We further explored which components of sentiment analysis are the most informative when estimating the daily proportion of self-reported positive mood. Table 1 shows the correlation of positive mood with the aggregated values (positive minus negative emotions, averaged across the LIWC and GS measure) as well as the positive and negative components of both sentiment analysis methods separately. All variables were rescaled through a Z-transformation for both Der Standard and Twitter postings. The positive component of GS has a high correlation with the proportion of self-reported positive mood. The positive component of LIWC also has a positive, but somewhat lower coefficient for both Der Standard and Twitter. Additionally, the LIWC and the GS positive components are strongly correlated with each other on both platforms (Der Standard: $$\rho =0.94$$ $$[0.85,0.98],p<10^{-8}$$, Twitter: $$\rho =0.90$$ $$[0.75,0.96],p<10^{-6}$$), indicating convergent validity of the two methodologically distinct measures of positive emotions from text when aggregating to daily emotional expression. The analysis of LIWC scores shows inconsistencies: The negative component of LIWC does not correlate with the proportion of positive mood in the survey for Der Standard. Yet, LIWC negative is informative for Twitter, with a significant negative correlation coefficient. Overall, comparing machine-learning and dictionary-based methods shows that the supervised classifier shows more consistent performance and generally higher point estimates. Yet, confidence intervals overlap, and negative LIWC beats GS on Twitter data. Combining both methods for Der Standard adds a small increase to the already strong correlations of the supervised classifier alone. Taken together, it thus seems that both methods contribute unique variation for explaining self-reported mood.
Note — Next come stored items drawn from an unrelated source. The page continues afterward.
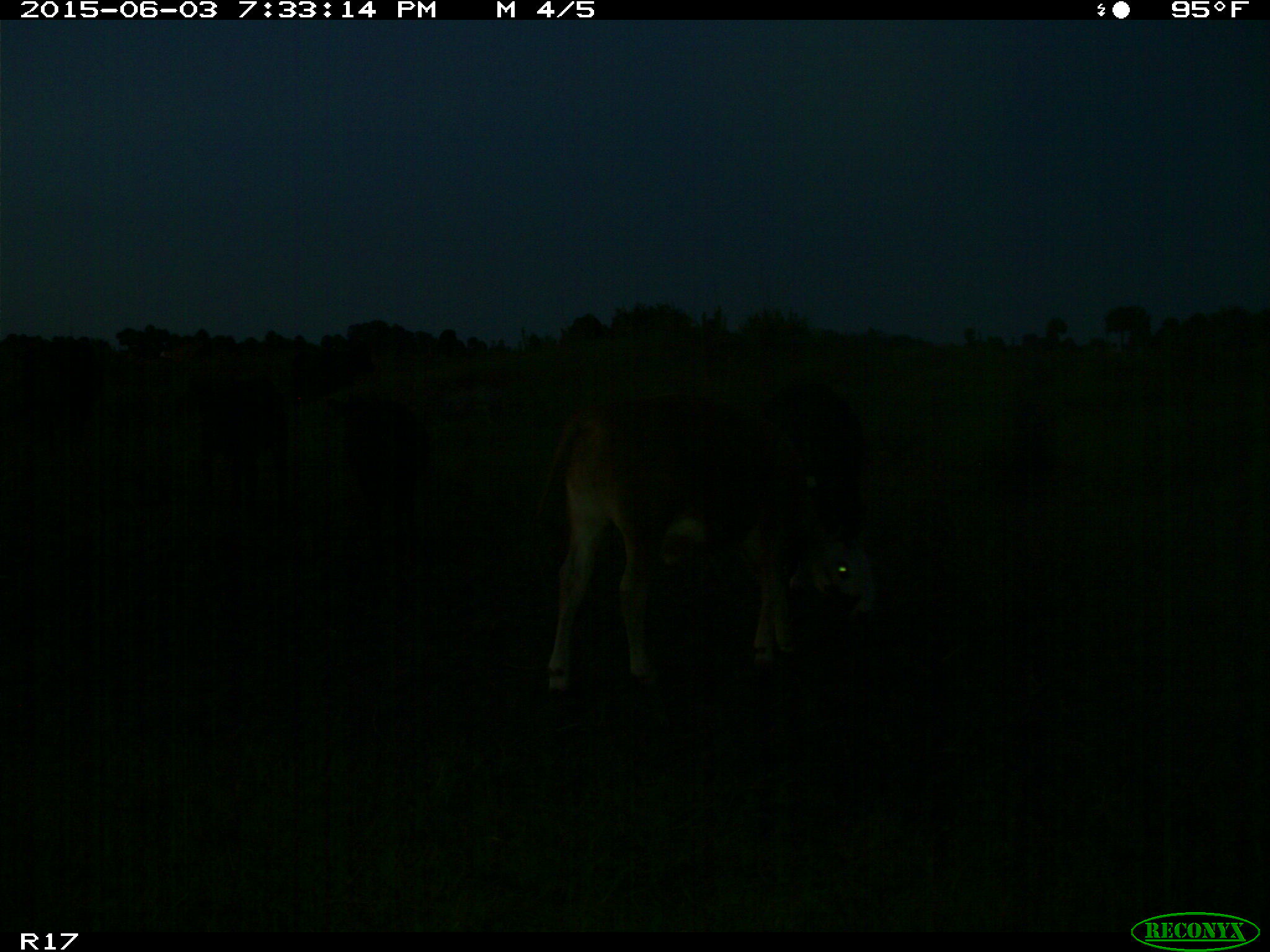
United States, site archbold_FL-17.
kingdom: Animalia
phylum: Chordata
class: Mammalia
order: Artiodactyla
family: Bovidae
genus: Bos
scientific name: Bos taurus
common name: domestic cow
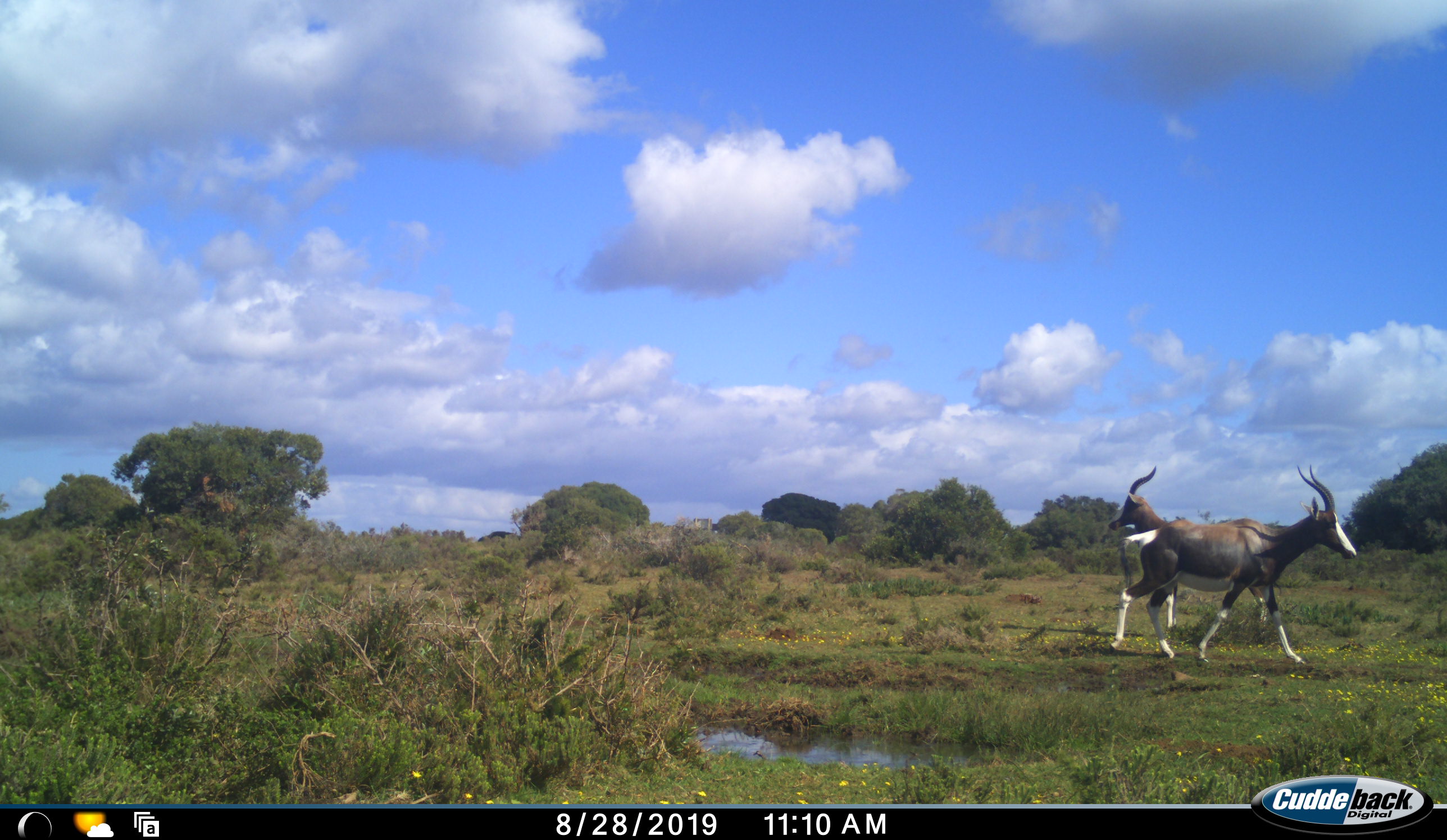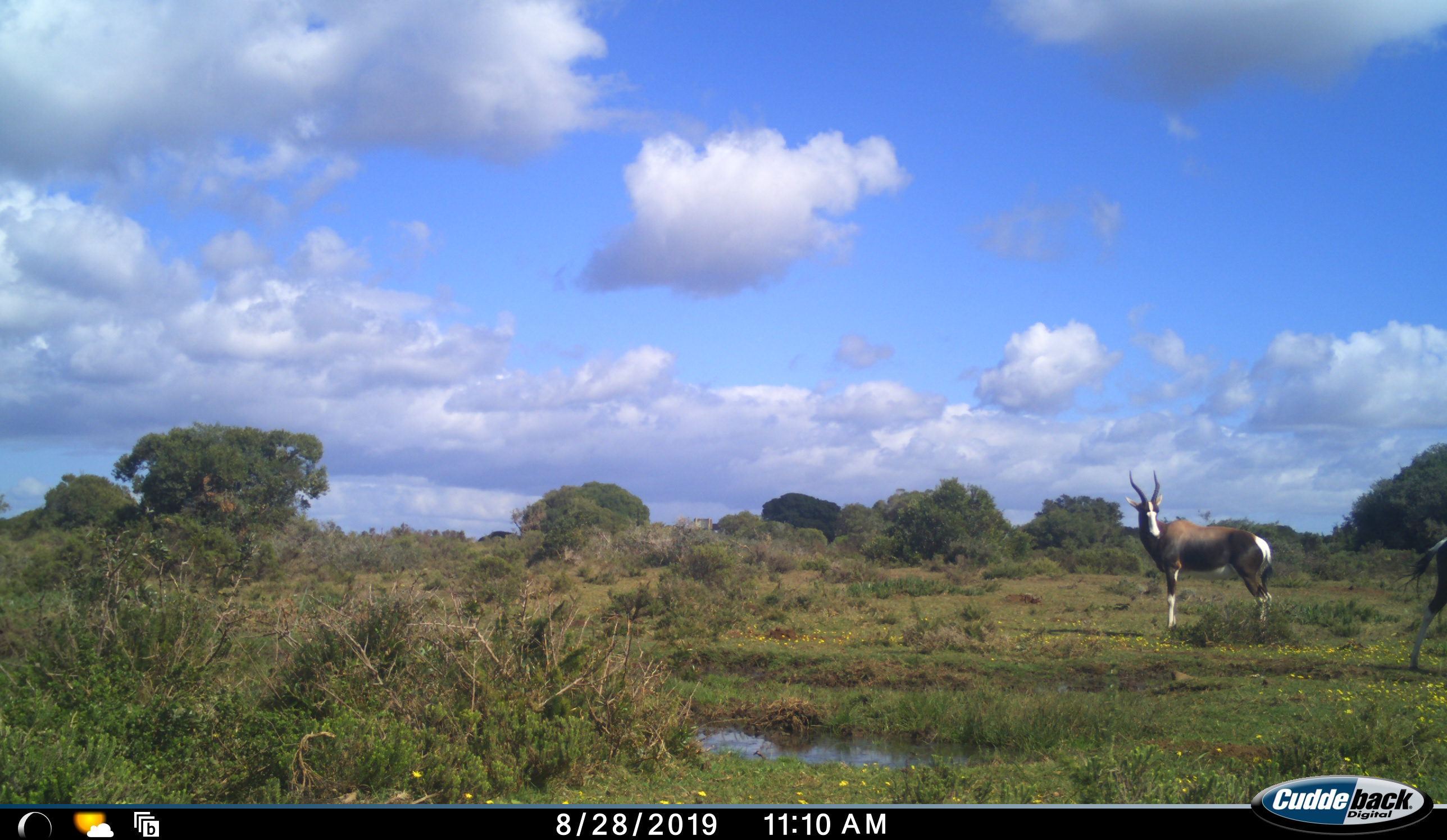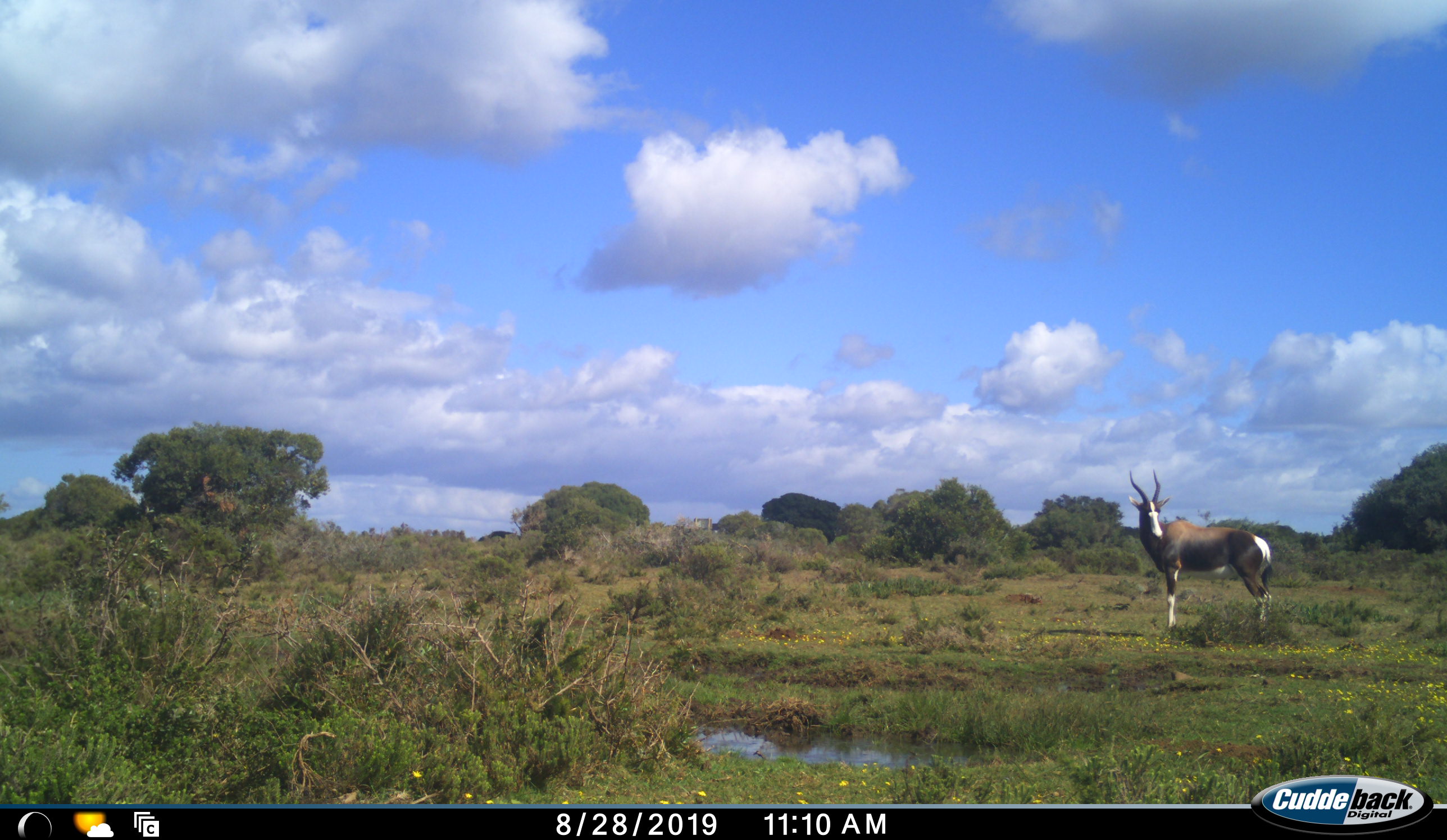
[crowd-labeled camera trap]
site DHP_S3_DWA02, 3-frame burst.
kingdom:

The strong relationship that we found between the signals of the survey, Der Standard postings and tweets opens up the possibility to measure emotion aggregates through social media text when survey data is not available. This raises the question how these three different affective measures correlate with external events that drive the emotions of a community. In the following, we test if our social media text measures provide comparable correlations with the number of new COVID-19 cases to self-reports in surveys. The survey period in November 2020 falls within the build-up of the plateau of COVID-19 cases in the second wave of the pandemic in autumn 2020 in Austria, providing an ideal time frame to test this hypothesis. The importance of the topic in public discussion makes new COVID-19 cases a relevant external variable that previous research has linked to emotional experiences in the population as a whole15. We retrieved COVID-19 case data from Our World in Data19 for the period that overlaps with the survey. The survey and both aggregate Twitter sentiment measures (with and without shift) correlate significantly with the number of new cases for the corresponding day (Table 2). Der Standard sentiment shows a weaker correlation and is not significant. Figure  S3 confirms the relationships with scatter plots. Furthermore, we tested if this relationship with new COVID cases significantly differs when correlating survey results compared to text sentiment measures (Table  S1; Figure  S4 in SI): the correlation obtained with both sentiment analysis methods for Twitter data does not significantly differ from the correlation with survey data.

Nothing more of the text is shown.